In den Pfarr­ge­mein­den leis­ten Lek­to­rin­nen und Lek­to­ren einen wesent­li­chen Dienst in der Wort­ver­kün­di­gung, indem sie Got­tes Wort heu­te zur Spra­che brin­gen. Der Leit­ar­ti­kel von Got­tes­dienst 10 stellt die lit­ur­gie­theo­lo­gi­sche Grund­le­gung die­ses wich­ti­gen Lai­en­diens­tes vor und bie­tet Hin­wei­se für die pas­to­ra­le Pra­xis.

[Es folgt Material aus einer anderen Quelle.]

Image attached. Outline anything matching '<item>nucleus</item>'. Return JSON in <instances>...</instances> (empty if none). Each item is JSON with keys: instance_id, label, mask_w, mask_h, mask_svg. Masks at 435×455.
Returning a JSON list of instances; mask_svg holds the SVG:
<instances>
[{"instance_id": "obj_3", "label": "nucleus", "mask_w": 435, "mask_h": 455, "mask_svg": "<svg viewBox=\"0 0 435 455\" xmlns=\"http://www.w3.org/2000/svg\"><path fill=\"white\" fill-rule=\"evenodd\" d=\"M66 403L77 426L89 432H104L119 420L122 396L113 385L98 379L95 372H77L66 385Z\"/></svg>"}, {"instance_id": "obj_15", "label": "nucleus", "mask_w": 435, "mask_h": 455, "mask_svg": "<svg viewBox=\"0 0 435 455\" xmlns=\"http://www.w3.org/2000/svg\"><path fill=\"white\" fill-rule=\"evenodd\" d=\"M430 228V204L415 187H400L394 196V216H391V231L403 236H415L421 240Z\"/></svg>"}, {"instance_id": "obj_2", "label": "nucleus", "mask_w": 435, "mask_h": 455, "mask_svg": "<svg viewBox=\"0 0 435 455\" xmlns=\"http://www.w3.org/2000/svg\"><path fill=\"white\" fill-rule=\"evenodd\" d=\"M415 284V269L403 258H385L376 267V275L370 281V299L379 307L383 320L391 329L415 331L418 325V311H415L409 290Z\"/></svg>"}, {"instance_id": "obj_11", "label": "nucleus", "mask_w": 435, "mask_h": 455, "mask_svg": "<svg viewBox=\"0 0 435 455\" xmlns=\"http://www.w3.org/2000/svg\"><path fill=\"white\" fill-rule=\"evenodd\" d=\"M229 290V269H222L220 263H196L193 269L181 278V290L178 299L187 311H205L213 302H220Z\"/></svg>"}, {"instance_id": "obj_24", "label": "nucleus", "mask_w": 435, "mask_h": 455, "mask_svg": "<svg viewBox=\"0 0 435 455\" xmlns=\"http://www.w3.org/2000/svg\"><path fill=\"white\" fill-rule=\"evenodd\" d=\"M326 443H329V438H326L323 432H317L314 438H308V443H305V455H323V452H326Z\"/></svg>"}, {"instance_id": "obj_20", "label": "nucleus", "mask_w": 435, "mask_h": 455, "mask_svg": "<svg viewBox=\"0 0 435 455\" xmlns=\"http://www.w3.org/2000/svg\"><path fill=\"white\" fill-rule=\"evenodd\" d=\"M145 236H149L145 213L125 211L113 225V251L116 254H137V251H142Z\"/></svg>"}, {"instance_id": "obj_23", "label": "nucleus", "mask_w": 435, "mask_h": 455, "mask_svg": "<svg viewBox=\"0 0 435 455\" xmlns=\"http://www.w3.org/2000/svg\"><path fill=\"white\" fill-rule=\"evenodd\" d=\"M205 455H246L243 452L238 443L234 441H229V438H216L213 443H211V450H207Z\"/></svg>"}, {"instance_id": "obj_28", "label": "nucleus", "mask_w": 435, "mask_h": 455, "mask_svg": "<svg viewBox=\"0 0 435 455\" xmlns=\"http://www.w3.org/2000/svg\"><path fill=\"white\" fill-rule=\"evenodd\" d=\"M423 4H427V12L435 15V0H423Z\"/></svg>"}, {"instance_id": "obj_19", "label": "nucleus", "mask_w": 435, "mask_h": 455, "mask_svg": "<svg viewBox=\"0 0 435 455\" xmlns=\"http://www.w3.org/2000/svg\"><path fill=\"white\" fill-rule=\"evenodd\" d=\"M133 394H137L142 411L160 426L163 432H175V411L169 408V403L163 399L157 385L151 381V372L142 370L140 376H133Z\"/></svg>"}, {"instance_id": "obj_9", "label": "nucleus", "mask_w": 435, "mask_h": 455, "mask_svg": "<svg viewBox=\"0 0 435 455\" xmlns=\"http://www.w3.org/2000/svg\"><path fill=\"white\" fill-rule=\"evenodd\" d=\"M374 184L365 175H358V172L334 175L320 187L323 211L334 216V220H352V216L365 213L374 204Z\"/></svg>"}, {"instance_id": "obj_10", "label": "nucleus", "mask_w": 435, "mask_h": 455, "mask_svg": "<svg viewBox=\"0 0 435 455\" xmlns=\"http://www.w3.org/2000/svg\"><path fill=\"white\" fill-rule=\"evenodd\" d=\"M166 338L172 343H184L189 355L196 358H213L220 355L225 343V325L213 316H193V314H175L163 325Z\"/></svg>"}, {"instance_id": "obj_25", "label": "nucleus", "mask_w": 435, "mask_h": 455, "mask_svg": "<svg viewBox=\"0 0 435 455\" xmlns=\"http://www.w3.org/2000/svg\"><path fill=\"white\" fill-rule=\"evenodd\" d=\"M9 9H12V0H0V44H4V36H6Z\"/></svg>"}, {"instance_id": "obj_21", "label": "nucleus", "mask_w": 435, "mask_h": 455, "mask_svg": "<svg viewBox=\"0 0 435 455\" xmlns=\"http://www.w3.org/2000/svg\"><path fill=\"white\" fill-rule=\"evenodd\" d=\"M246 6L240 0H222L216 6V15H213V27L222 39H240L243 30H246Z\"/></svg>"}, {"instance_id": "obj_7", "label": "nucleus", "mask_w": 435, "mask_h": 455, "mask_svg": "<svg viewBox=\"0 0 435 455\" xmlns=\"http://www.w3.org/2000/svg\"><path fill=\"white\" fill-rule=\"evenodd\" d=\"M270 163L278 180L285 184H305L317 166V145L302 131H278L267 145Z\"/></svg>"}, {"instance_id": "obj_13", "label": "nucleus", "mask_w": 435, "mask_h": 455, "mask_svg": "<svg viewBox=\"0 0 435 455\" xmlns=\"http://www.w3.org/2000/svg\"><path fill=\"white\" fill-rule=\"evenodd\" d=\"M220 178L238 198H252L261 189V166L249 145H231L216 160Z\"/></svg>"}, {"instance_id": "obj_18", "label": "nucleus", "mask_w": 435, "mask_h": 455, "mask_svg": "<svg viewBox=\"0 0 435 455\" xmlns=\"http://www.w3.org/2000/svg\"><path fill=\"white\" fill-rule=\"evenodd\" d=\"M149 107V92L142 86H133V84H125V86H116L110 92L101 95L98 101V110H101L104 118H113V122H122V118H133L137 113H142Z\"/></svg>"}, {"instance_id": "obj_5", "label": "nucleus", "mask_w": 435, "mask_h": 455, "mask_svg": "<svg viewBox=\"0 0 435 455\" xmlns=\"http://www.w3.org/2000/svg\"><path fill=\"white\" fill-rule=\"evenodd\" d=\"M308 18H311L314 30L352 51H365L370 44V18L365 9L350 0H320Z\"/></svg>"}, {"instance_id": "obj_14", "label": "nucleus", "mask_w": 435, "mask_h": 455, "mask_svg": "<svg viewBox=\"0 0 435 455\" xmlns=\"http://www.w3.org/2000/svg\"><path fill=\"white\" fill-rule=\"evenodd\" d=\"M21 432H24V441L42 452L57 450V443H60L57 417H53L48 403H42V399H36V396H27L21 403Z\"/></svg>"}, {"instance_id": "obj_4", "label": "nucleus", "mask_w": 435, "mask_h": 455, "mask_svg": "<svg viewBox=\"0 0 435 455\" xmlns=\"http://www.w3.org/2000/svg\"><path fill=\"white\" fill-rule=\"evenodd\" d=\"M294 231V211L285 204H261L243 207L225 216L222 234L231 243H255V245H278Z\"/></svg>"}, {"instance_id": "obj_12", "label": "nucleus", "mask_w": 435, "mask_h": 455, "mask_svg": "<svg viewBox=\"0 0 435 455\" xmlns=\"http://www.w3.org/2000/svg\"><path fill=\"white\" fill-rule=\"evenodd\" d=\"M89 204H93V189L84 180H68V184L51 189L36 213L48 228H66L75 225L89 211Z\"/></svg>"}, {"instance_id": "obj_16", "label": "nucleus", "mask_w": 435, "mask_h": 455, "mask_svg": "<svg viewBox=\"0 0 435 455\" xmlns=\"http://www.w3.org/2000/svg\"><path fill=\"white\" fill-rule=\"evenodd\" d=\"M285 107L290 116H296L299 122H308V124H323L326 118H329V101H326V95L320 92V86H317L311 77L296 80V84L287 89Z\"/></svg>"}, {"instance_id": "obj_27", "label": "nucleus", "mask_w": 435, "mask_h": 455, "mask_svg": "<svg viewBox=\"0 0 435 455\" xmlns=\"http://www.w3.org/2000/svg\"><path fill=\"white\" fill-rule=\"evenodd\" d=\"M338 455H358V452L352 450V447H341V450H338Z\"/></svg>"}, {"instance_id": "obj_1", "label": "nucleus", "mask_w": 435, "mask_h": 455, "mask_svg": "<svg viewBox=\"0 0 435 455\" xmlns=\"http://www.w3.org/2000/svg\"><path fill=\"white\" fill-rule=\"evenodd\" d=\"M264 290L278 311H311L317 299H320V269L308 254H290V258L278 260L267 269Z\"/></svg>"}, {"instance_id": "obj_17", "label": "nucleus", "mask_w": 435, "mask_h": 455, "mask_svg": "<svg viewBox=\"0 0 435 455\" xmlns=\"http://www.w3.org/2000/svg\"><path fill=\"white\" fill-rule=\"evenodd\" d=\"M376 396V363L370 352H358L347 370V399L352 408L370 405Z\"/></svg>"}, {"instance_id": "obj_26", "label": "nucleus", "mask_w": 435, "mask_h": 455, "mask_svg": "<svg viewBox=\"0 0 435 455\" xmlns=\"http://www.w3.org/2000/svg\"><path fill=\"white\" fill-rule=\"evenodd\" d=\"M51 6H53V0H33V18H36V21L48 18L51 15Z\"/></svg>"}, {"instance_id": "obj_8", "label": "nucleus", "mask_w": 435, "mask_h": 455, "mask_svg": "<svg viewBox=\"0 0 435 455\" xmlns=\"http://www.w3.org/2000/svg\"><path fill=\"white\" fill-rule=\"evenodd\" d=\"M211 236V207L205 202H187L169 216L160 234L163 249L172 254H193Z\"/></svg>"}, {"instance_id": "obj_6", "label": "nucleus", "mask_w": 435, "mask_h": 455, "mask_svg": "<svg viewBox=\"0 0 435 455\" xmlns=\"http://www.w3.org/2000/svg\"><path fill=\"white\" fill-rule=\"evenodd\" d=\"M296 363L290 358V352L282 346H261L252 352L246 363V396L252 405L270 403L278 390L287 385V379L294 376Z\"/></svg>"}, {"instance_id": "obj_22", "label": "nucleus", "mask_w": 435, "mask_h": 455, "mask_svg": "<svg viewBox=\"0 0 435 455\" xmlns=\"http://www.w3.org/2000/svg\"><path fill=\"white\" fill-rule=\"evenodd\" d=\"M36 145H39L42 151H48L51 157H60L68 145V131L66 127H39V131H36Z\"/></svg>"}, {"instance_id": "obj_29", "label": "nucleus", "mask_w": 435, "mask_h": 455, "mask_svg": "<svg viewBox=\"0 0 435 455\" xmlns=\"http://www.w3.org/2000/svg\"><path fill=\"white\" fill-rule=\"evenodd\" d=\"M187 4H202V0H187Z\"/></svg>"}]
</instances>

Neben der Schrift­ver­kün­di­gung gibt es noch wei­te­re Zei­chen, in denen der auf­er­stan­de­ne Chris­tus in der Lit­ur­gie und unter der fei­ern­den Gemein­de gegen­wär­tig ist. Unser Bei­trag stellt her­aus, dass eini­ge der sie beglei­ten­den lit­ur­gi­schen Hand­lun­gen beson­de­ren Wert legen auf das Gegen­wär­tig­wer­den statt auf das Gegen­wär­tig­sein.

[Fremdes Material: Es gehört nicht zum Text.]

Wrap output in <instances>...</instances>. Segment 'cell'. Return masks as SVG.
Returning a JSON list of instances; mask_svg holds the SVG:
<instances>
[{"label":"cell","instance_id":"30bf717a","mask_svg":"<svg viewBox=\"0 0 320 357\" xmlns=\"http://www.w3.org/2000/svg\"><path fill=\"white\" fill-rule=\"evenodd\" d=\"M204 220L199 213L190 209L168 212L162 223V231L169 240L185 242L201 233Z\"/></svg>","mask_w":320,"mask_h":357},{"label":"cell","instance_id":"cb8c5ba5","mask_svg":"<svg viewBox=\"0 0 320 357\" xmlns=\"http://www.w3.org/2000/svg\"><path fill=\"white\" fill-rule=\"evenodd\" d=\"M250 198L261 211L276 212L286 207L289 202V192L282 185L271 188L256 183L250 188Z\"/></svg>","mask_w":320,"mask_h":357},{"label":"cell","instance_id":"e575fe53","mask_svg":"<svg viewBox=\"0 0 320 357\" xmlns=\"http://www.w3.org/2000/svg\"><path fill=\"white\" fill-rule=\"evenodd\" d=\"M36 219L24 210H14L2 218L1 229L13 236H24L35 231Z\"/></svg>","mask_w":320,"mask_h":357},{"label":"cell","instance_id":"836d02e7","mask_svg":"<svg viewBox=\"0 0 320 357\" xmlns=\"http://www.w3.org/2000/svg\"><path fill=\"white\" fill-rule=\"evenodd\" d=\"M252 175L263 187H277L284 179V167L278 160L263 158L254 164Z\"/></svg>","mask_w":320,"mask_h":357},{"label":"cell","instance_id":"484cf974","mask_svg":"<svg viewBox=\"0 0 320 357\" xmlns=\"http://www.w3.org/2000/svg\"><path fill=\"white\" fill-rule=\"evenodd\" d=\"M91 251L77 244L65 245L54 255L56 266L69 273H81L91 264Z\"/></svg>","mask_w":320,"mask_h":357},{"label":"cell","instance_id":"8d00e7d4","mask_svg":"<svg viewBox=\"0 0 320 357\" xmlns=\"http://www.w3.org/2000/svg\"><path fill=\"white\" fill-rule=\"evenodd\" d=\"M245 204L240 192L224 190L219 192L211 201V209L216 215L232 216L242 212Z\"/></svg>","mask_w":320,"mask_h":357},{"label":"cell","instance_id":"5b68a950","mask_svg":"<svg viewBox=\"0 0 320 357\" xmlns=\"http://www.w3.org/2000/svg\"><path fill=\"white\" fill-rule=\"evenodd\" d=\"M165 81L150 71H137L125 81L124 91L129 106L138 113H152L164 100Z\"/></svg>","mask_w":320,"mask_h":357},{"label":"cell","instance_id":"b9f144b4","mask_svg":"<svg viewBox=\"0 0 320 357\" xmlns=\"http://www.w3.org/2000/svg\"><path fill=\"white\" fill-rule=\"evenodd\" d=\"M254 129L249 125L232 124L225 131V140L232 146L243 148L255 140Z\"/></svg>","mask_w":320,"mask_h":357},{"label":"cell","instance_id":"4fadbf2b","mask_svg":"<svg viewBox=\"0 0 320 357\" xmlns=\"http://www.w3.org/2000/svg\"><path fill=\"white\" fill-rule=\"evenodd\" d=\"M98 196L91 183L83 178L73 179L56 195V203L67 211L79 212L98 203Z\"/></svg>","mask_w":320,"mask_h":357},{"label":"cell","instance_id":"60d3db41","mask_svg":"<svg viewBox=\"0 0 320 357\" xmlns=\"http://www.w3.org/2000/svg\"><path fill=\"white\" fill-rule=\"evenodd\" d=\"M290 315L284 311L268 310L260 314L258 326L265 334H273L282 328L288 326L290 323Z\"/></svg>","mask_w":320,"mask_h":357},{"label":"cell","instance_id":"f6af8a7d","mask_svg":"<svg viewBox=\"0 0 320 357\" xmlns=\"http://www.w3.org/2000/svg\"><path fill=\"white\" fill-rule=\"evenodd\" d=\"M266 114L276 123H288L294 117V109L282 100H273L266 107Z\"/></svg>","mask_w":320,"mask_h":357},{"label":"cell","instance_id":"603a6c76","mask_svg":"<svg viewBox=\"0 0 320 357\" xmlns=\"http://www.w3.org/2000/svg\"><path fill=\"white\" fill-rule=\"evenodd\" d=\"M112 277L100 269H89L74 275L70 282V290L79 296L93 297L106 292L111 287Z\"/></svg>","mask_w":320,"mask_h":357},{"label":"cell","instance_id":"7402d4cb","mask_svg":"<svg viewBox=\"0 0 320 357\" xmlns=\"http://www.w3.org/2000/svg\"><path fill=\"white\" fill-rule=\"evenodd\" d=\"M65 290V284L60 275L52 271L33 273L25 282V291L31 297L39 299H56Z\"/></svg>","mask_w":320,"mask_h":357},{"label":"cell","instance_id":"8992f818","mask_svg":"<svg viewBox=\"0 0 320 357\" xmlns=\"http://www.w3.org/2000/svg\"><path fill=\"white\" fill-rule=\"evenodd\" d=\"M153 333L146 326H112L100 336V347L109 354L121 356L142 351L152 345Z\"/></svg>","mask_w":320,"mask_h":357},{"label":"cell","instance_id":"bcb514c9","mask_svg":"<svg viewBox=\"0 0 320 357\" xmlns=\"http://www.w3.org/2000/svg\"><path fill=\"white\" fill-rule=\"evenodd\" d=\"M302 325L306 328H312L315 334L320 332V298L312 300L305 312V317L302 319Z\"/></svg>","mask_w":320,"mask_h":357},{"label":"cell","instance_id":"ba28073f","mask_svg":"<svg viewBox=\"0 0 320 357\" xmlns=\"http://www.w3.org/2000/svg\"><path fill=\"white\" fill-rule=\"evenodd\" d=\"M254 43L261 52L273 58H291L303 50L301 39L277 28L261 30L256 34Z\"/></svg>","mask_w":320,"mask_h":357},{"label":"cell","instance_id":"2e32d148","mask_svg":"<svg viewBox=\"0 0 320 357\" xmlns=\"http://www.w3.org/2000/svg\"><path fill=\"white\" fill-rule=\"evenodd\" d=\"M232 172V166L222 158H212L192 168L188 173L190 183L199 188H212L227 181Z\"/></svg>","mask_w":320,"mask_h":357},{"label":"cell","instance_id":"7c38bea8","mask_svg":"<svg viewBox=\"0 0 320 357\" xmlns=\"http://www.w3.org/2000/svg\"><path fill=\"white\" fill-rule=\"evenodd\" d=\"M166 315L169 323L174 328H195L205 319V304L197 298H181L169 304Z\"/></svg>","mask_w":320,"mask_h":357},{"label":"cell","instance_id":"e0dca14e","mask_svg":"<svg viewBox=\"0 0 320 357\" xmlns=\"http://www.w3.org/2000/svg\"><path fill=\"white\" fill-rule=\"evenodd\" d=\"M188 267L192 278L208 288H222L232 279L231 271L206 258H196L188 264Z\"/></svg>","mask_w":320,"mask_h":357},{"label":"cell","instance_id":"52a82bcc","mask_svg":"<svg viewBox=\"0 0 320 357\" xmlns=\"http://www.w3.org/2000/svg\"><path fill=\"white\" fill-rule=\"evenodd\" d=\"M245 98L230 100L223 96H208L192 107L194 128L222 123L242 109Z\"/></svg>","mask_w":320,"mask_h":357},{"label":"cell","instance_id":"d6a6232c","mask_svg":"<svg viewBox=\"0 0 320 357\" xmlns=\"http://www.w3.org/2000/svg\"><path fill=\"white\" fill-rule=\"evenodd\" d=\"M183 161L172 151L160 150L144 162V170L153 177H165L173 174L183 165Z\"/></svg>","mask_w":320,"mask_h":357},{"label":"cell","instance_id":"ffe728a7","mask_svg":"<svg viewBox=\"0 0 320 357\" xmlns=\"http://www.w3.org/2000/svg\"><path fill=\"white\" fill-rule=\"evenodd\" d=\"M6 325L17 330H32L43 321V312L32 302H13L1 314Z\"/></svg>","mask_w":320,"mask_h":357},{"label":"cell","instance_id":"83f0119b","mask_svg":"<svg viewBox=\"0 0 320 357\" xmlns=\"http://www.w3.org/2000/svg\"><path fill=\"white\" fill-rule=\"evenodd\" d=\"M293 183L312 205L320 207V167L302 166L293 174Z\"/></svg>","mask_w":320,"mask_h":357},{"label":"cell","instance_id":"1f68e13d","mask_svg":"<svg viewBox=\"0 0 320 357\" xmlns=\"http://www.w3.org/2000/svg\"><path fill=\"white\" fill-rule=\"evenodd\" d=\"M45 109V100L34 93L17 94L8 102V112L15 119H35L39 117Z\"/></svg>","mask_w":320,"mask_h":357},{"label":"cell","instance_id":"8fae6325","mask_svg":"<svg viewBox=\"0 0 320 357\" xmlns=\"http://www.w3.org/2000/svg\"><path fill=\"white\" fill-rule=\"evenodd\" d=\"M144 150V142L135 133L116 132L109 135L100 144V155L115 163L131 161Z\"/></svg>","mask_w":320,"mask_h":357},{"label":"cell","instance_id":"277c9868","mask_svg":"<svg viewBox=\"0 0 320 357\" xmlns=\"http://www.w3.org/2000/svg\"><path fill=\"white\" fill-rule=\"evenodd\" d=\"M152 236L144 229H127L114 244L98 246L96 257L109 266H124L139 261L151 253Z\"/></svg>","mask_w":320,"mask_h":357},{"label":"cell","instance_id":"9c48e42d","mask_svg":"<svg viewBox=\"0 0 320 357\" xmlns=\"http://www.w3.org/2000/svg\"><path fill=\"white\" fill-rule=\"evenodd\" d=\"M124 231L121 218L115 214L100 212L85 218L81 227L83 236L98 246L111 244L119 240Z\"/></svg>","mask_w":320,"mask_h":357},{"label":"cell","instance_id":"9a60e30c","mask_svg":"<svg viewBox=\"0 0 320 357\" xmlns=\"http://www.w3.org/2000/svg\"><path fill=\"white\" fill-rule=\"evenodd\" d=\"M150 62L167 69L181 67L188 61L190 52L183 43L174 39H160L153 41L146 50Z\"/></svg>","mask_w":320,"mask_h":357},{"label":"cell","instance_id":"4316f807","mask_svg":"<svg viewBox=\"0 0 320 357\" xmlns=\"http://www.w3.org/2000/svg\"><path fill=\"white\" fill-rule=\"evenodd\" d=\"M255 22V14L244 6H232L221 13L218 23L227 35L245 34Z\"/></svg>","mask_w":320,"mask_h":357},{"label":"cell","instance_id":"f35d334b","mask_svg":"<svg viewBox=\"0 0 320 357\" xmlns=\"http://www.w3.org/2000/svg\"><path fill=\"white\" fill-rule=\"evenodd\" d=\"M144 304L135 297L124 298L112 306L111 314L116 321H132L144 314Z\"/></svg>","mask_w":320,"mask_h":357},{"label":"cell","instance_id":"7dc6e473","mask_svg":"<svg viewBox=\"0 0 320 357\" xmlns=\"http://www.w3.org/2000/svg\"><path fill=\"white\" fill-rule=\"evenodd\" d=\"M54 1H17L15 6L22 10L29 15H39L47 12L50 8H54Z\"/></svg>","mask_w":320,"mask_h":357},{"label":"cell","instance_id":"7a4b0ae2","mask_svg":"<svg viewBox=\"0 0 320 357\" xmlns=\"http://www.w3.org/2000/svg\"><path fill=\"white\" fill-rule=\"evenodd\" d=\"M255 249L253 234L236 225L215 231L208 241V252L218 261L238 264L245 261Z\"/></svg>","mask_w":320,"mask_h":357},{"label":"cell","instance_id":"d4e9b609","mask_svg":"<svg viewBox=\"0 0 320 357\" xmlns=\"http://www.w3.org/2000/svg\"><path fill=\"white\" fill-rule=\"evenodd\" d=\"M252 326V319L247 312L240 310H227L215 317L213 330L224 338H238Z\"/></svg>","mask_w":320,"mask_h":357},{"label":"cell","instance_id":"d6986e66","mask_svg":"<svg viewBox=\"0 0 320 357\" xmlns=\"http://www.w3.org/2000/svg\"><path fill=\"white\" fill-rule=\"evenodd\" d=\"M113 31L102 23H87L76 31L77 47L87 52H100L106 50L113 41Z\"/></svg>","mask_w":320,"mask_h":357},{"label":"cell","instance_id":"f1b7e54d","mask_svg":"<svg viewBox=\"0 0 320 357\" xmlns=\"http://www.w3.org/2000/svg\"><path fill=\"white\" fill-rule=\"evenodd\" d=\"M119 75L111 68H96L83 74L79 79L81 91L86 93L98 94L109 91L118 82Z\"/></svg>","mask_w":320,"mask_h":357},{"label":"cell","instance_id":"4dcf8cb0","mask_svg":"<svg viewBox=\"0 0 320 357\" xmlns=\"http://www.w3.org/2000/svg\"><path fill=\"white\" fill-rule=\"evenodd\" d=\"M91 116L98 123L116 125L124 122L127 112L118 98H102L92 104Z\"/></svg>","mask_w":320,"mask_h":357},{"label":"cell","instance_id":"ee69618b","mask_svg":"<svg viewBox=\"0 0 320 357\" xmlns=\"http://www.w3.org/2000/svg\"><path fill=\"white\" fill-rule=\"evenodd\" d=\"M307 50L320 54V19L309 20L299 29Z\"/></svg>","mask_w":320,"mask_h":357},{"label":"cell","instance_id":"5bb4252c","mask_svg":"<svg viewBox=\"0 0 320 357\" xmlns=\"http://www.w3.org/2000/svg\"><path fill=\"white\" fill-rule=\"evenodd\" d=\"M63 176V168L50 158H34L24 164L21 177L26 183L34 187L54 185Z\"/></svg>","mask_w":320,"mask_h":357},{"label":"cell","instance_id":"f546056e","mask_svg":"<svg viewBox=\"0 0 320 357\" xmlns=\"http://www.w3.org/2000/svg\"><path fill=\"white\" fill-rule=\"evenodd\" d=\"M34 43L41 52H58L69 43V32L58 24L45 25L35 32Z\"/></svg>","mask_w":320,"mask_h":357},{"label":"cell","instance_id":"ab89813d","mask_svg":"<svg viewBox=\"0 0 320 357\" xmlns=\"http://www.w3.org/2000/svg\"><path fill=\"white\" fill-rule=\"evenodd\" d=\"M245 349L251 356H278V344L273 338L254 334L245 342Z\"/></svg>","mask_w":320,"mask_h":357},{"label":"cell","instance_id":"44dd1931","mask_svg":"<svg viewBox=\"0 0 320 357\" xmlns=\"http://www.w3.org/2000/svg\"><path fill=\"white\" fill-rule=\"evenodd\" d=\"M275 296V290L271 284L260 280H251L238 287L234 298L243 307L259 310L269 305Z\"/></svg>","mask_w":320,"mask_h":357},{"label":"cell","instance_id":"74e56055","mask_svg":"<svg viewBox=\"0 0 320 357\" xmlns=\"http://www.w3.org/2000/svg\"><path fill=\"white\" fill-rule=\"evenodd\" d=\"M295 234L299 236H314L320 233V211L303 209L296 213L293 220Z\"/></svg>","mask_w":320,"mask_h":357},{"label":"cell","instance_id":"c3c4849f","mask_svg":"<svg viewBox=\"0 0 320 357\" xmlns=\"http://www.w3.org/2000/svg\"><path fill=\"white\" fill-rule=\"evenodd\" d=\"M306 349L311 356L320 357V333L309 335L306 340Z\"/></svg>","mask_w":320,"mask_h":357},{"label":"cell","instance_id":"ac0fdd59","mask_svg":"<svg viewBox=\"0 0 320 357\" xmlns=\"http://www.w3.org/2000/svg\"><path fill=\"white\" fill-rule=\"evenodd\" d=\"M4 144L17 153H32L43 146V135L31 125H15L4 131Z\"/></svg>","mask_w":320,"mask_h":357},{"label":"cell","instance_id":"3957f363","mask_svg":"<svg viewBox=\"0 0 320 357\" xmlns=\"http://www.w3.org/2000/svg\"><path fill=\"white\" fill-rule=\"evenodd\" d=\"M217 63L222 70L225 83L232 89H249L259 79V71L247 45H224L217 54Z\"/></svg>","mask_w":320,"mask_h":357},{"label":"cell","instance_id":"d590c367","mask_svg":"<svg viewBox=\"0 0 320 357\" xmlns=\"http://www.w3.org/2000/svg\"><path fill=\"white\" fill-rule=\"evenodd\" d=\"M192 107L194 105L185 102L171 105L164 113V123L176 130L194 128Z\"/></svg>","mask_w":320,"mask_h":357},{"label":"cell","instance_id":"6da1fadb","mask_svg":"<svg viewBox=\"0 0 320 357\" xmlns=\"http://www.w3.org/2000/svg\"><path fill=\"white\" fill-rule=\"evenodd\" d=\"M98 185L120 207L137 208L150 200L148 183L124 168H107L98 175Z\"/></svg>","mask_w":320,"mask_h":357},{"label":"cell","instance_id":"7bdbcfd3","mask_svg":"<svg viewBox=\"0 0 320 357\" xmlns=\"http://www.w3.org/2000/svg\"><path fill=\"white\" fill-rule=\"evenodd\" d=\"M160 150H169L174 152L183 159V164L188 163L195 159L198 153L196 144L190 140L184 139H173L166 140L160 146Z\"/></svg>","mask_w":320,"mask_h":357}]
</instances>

Ein drit­ter Bei­trag stellt die erneu­er­te Lese­ord­nung der Evan­ge­li­schen Kir­che in Deutsch­land vor, die zeit­gleich mit dem revi­dier­ten Lek­tio­nar erschie­nen ist.

Das Pra­xis­mo­dell lädt ein, in einer Anbe­tungs­stun­de um geist­li­che Beru­fun­gen zu beten.